Document passage ->

Read more from Slate's Sept. 11 anniversary coverage.
This is adapted from Mueller and Stewart's new Terror, Security, and Money: Balancing the Risks, Benefits, and Costs of Homeland Security. Read yesterday's excerpt about why the government won't subject homeland security to a cost-benefit analysis, and check back tomorrow for a final article about which—if any—homeland security measures justify their cost.
A recent book by Gregory Treverton, a risk analyst at the RAND Corporation whose work we have found highly valuable, contains a curious reflection:
When I spoke about the terrorist threat, especially in the first years after 2001, I was often asked what people could do to protect their family and home. I usually responded by giving the analyst's answer, what I labeled "the RAND answer." Anyone's probability of being killed by a terrorist today was essentially zero and would be tomorrow, barring a major discontinuity. So, they should do nothing. It is not surprising that the answer was hardly satisfying, and I did not regard it as such.
From this experience, he concluded, "People want information, but the challenge for government is to warn without terrifying."
It is not clear why anyone should find his observation unsatisfying since it simply puts the terrorist threat in general and in personal context, suggesting that excessive alarm about the issue is scarcely called for. It is, one might suspect, exactly the kind of accurate, reassuring, adult, and nonterrifying information people have been yearning for. And it deals frontally with a key issue in risk assessment: evaluating the likelihood of a terrorist attack.

Material shown ->

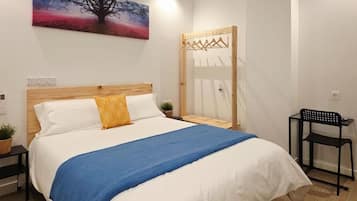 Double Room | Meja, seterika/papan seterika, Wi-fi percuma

--

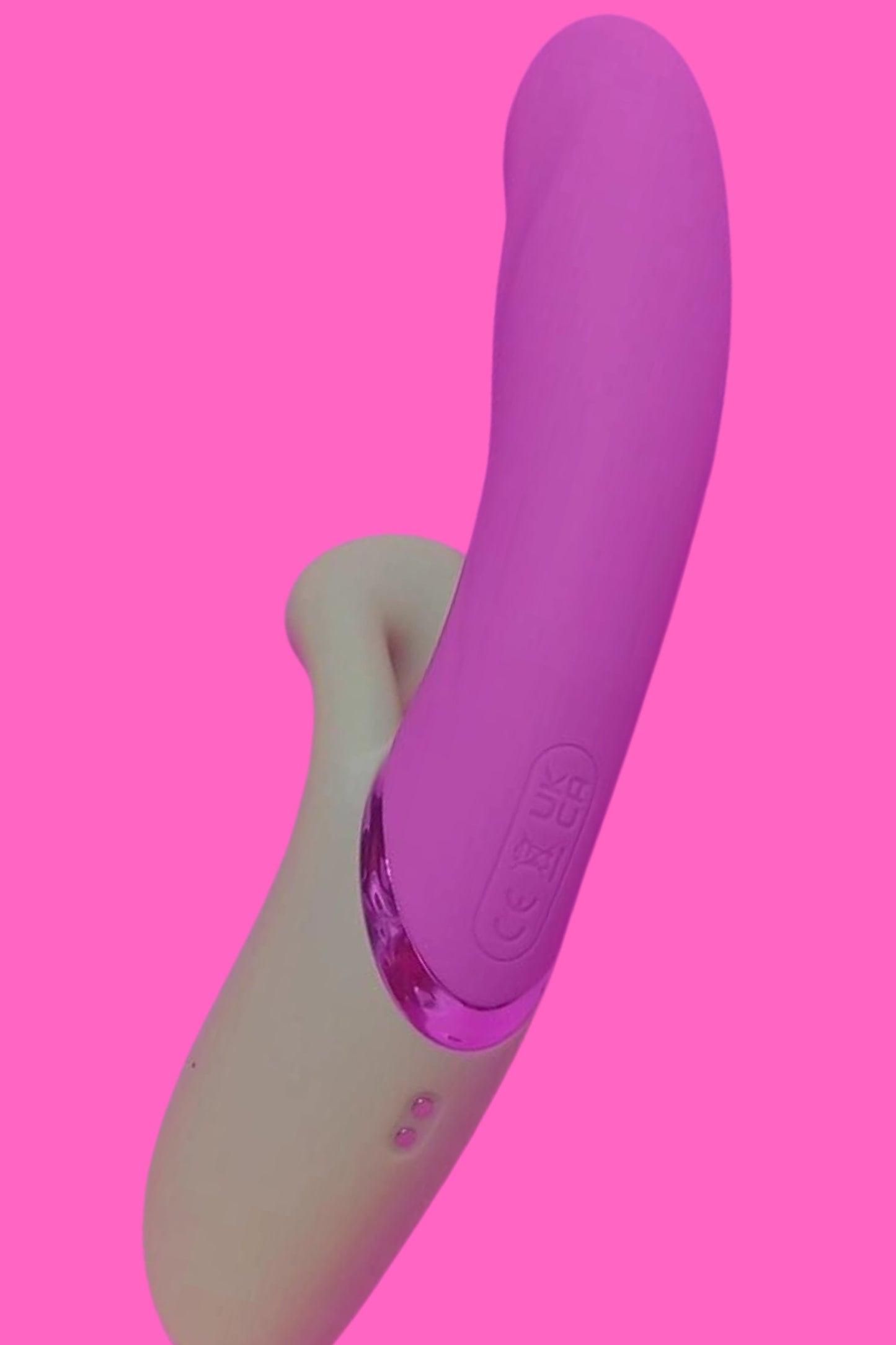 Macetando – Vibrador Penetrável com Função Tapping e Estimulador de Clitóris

Directions ->
A. Please repeat the terrorism risk passage word for word, from "This is adapted" up to and including "justify their cost.".
B. Carry on the terrorism risk passage past its final sentence.

Responses to the exercise ->
A.
This is adapted from Mueller and Stewart's new Terror, Security, and Money: Balancing the Risks, Benefits, and Costs of Homeland Security. Read yesterday's excerpt about why the government won't subject homeland security to a cost-benefit analysis, and check back tomorrow for a final article about which—if any—homeland security measures justify their cost.

B.
Treverton's "RAND answer," calmly (and accurately) detailing the likelihood of the terrorist hazard and putting it in reasonable context, has scarcely ever been duplicated by politicians and officials in charge of providing public safety. Instead the awkward problem of dealing with exceedingly low probabilities has been finessed—and questionable expenditures accordingly justified—by stratagems that in various ways embrace a form of risk aversion that can be called "probability neglect."
Legal scholar and White House official Cass Sunstein, who seems to have invented the phrase, "probability neglect," assesses the version of the phenomena that comes into being when "emotions are intensely engaged," as they were after 9/11. Under that circumstance, he argues, "people's attention is focused on the bad outcome itself, and they are inattentive to the fact that it is unlikely to occur." Moreover, they are inclined to "demand a substantial governmental response—even if the magnitude of the risk does not warrant the response."
Playing to this demand, government officials are inclined to focus on worst-case scenarios, presumably in the knowledge, following Sunstein's insight, that this can emotionally justify just about any expenditure no matter how unlikely the prospect the dire event will actually take place.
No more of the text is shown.